6. Seated Forward Bend (Pascimottanasana)
Your postural muscles always work so hard to “keep your head up.” But in this restorative version of a common forward fold, you can allow them to release and experience a moment or two of reprieve along your entire back body.
How to: Sit on the mat with your legs straight in front of you. Separate them slightly and place a block between your legs, closer to your shins. As you inhale, reach your arms overhead. As you exhale, fold forward over both legs in Seated Forward Bend. Raise the block to its medium or tallest height and rest your forehead on it. (You may need to stack two blocks or place a folded blanket on a block.) Reach your arms forward alongside your legs with your palms resting on the mat or grasp your calves or feet. Take 30 breaths here. To come out of it, slowly roll up to a seated position.

7. Corpse Pose (Savasana)
Our final resting posture is a vulnerable shape, but practicing with a blanket placed over you can help you feel more protected as you gently open your body (and your emotions) back up to the outer world. Move gently to symbolize how you will treat yourself during this delicate time.
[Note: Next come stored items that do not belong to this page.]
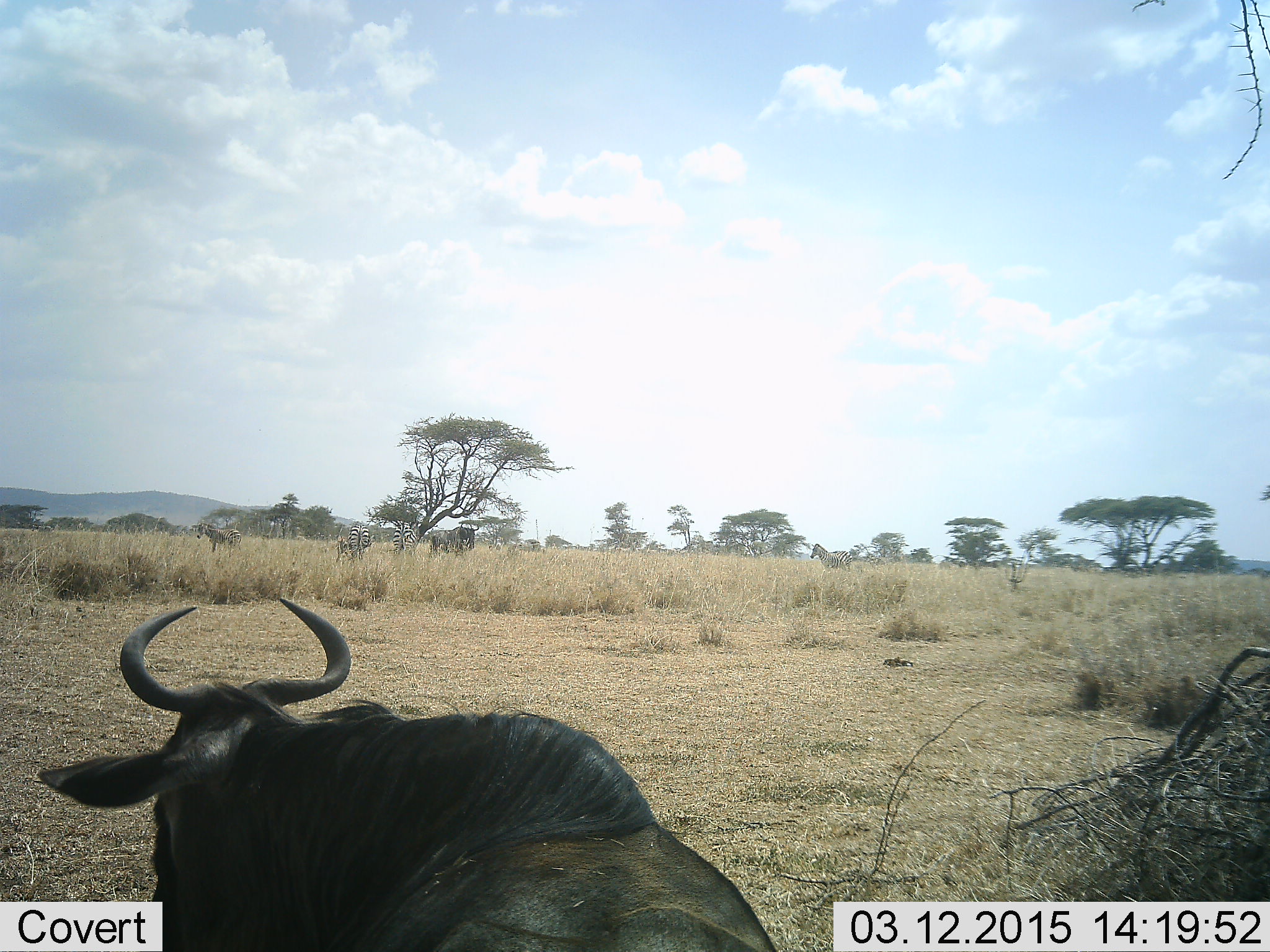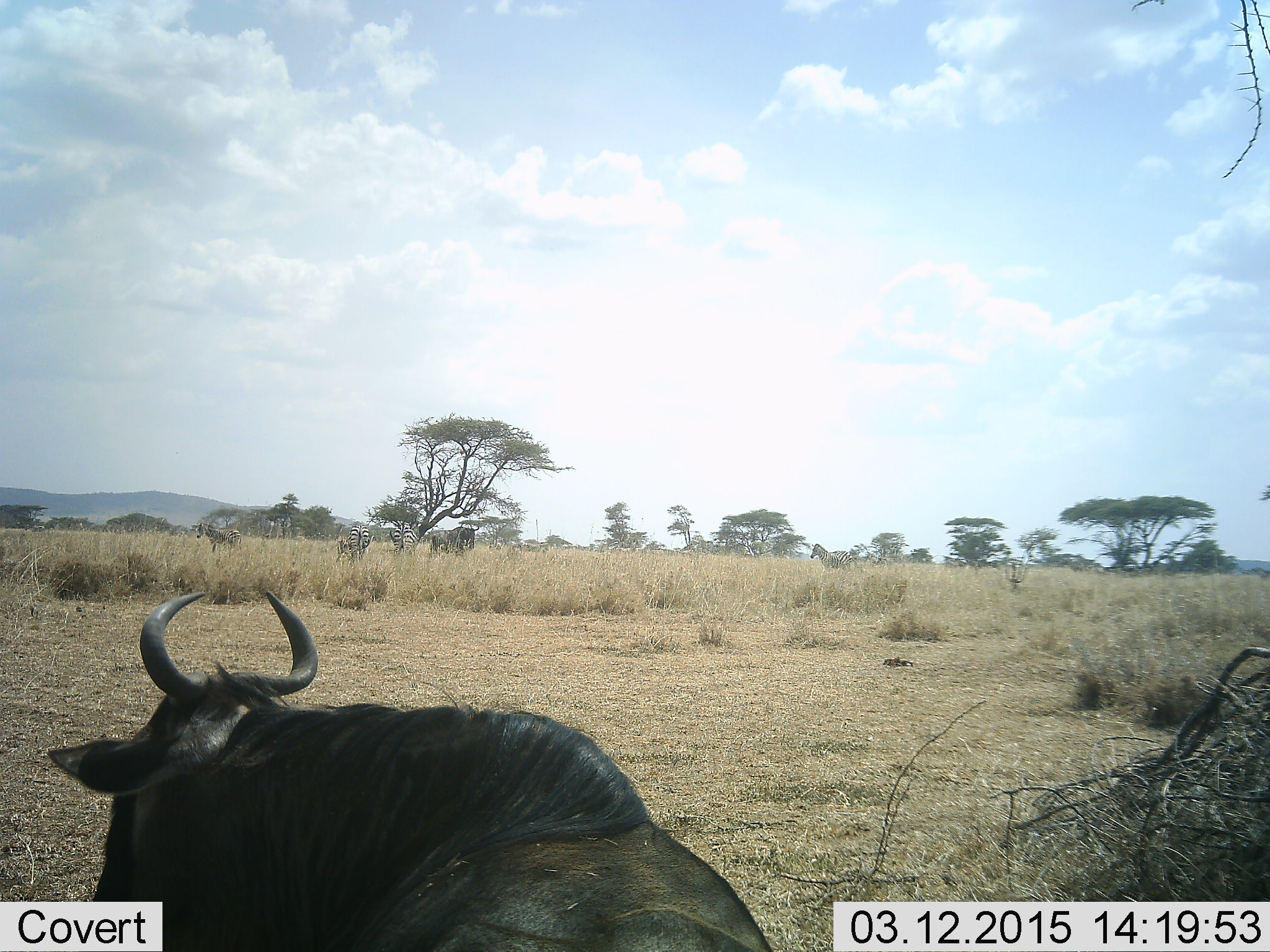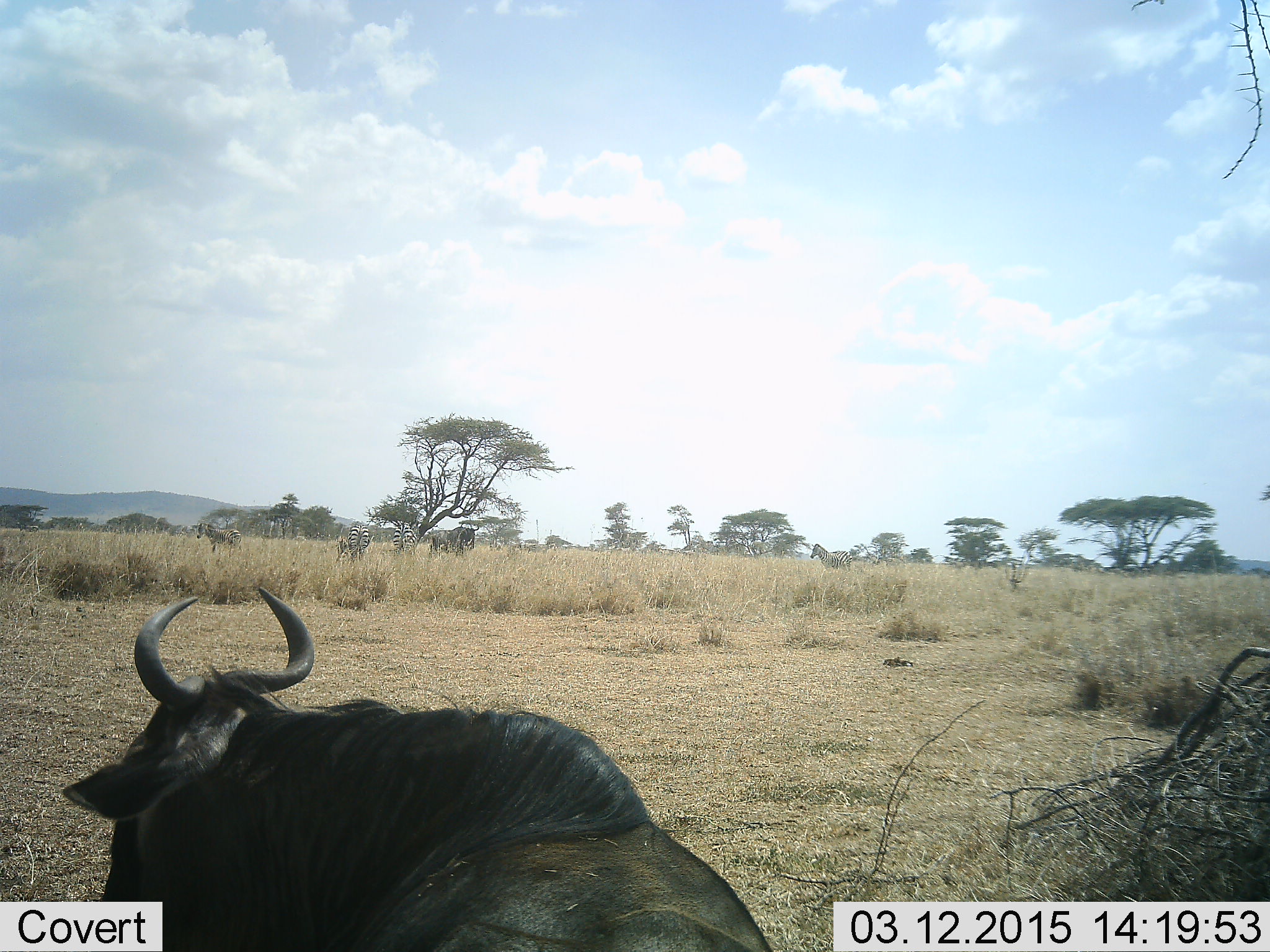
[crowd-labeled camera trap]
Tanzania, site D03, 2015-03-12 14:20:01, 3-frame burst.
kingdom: Animalia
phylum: Chordata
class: Mammalia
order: Artiodactyla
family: Bovidae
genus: Connochaetes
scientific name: Connochaetes taurinus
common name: blue wildebeest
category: wildebeest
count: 1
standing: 58%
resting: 63%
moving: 5%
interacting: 0%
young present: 0%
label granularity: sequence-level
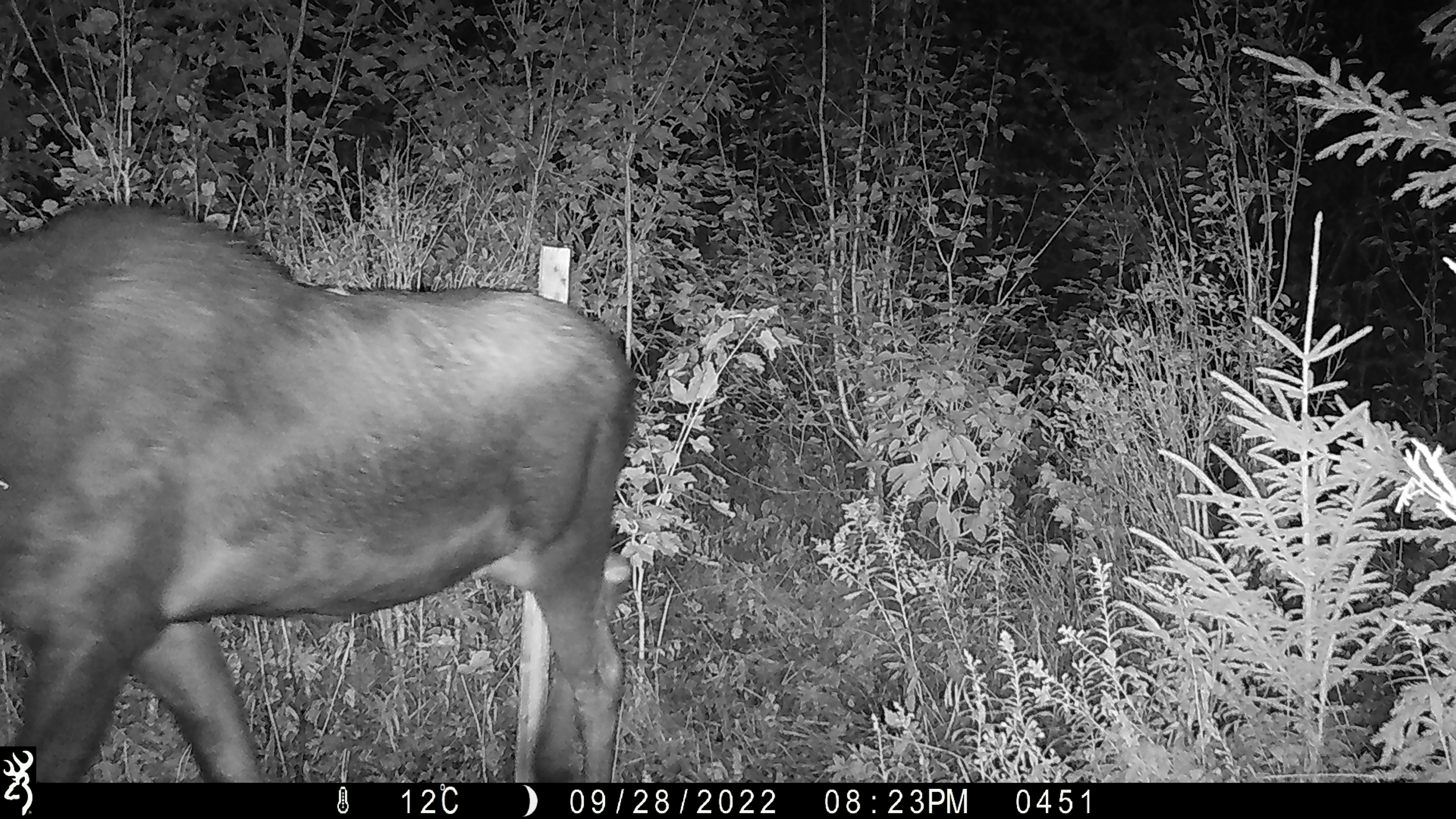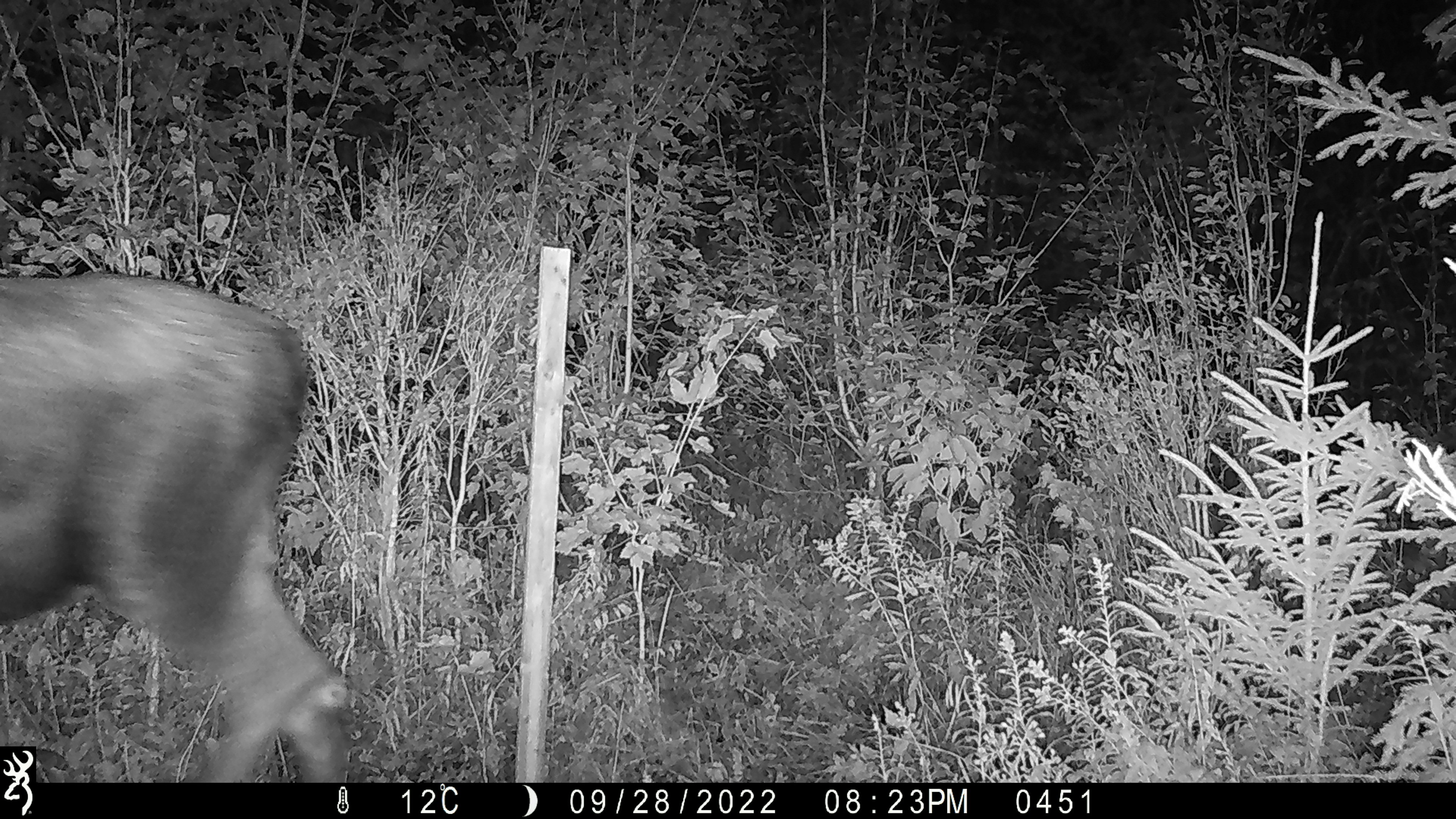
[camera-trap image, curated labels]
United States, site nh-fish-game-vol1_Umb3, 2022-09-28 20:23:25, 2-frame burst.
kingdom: Animalia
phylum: Chordata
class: Mammalia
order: Artiodactyla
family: Cervidae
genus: Alces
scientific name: Alces alces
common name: moose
Moose (Alces alces).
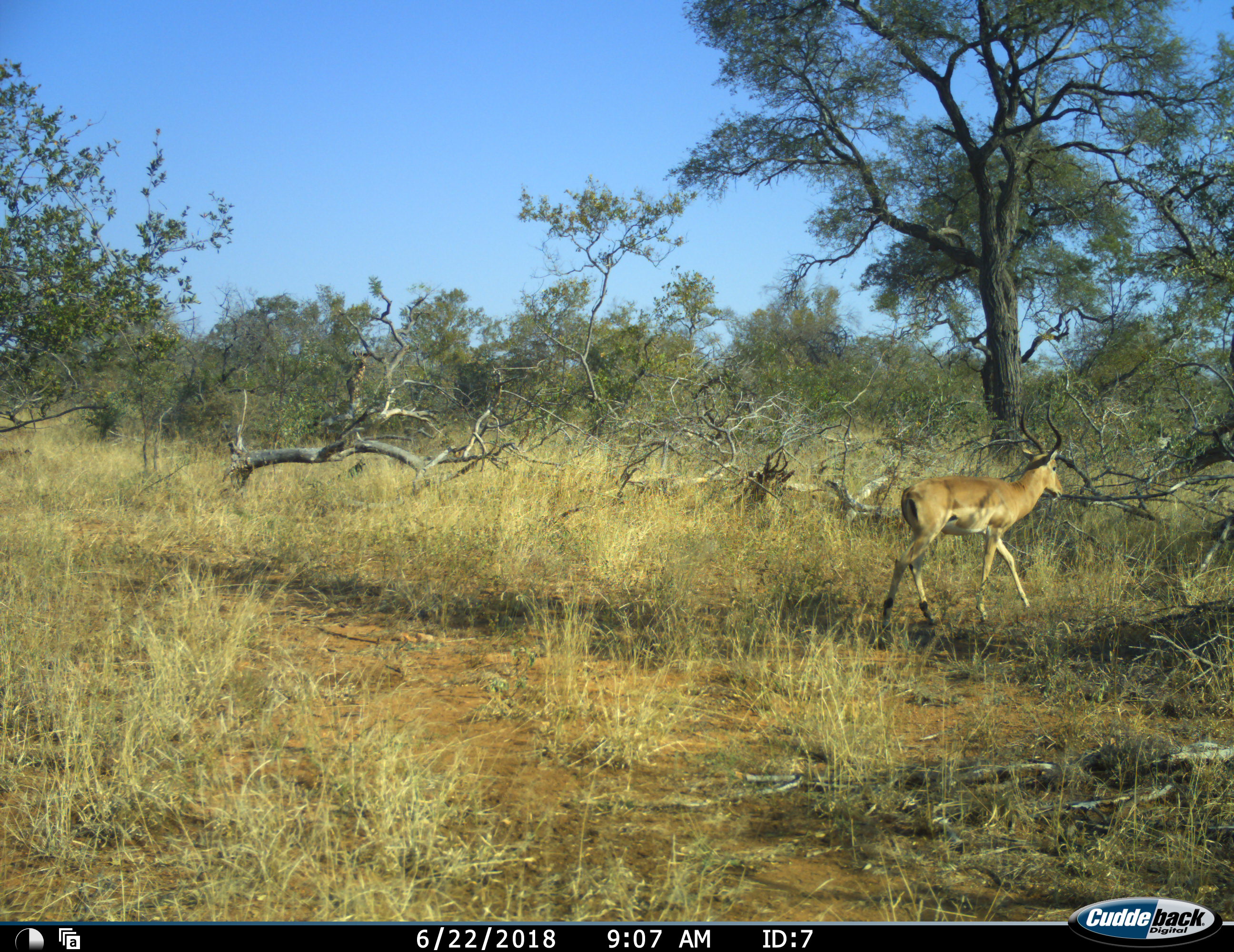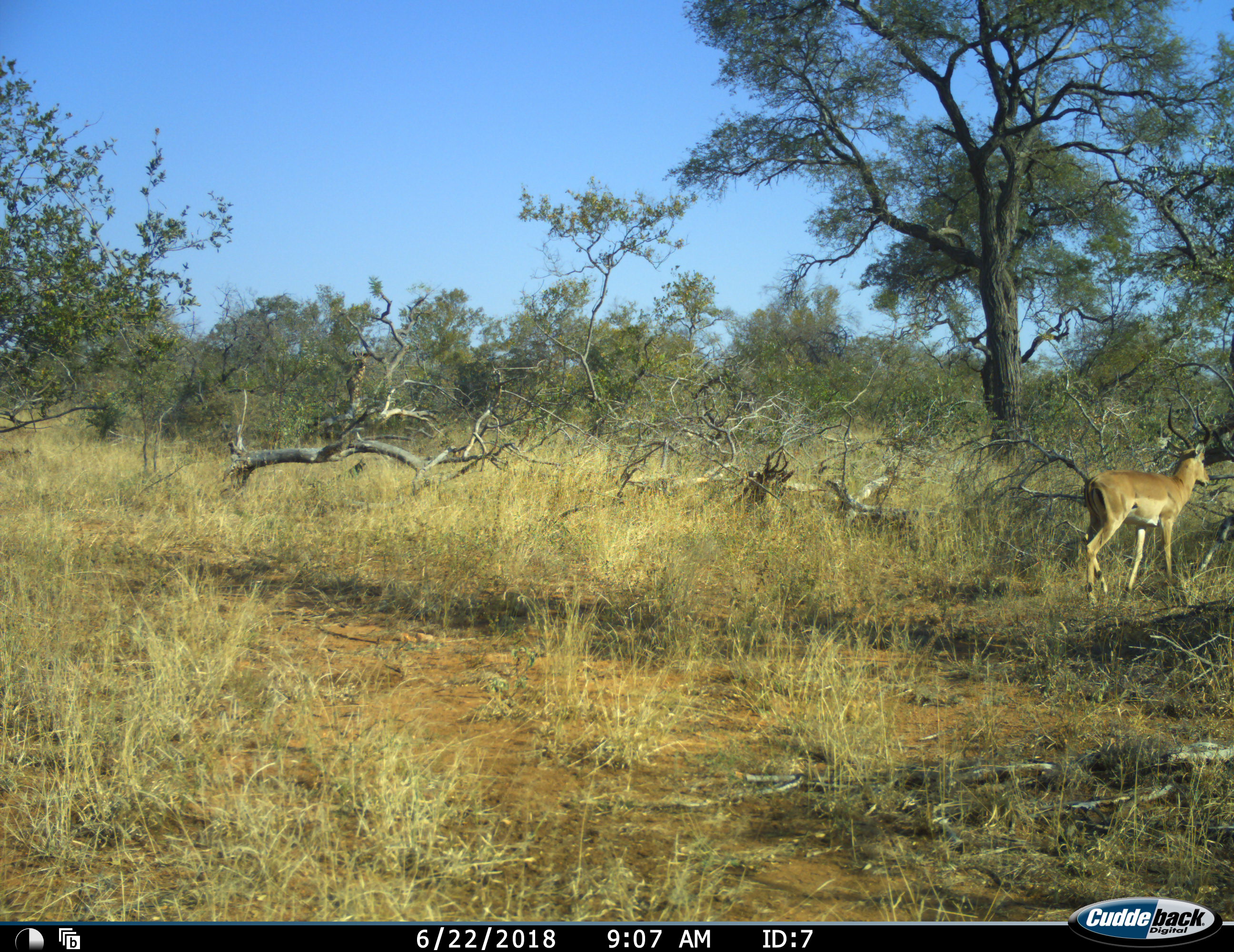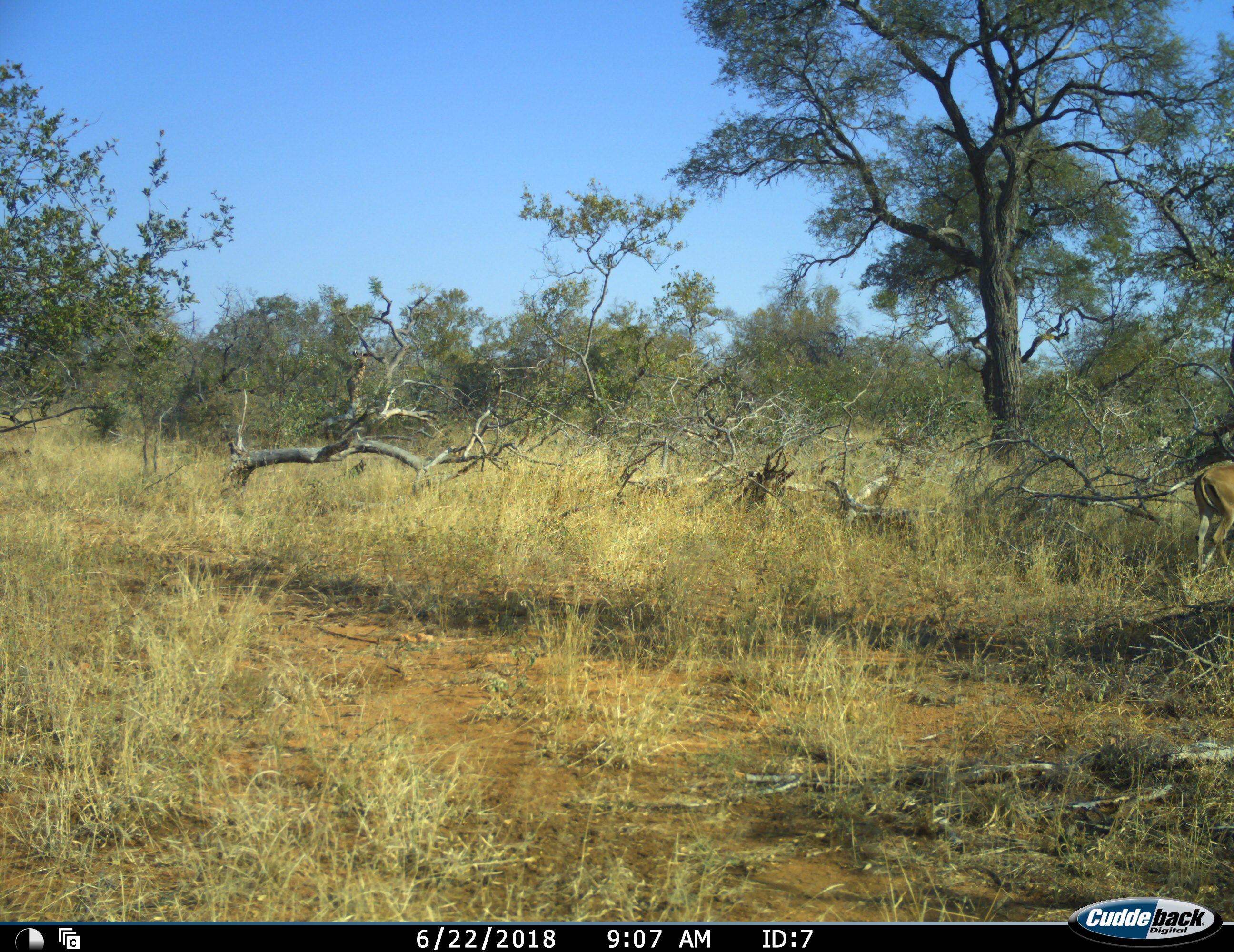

How to: Come onto your back and separate your legs wider than hip-width apart. Place a folded blanket over your chest and belly. Rest your arms by your sides, palms facing upward for an open energy or downward to remain closed. Close your eyes in Savasana or keep them open and softly gaze at a fixed point on the ceiling.
If you prefer a more closed-off posture, come into reverse Savasana by lying on your belly and turning your head to the side so one cheek is on the mat. Turn your head to face the other direction halfway through.
Breathe deeply in your chosen variation for 7-10 minutes.
To release, lift your arms overhead, bend your knees, and roll to your right side. Stay here in the fetal position for a minute or longer, then press your hands into the mat to sit up. Sit quietly with yourself for a few minutes. Notice whether practicing yoga for grief brings up any emotions and simply let them be.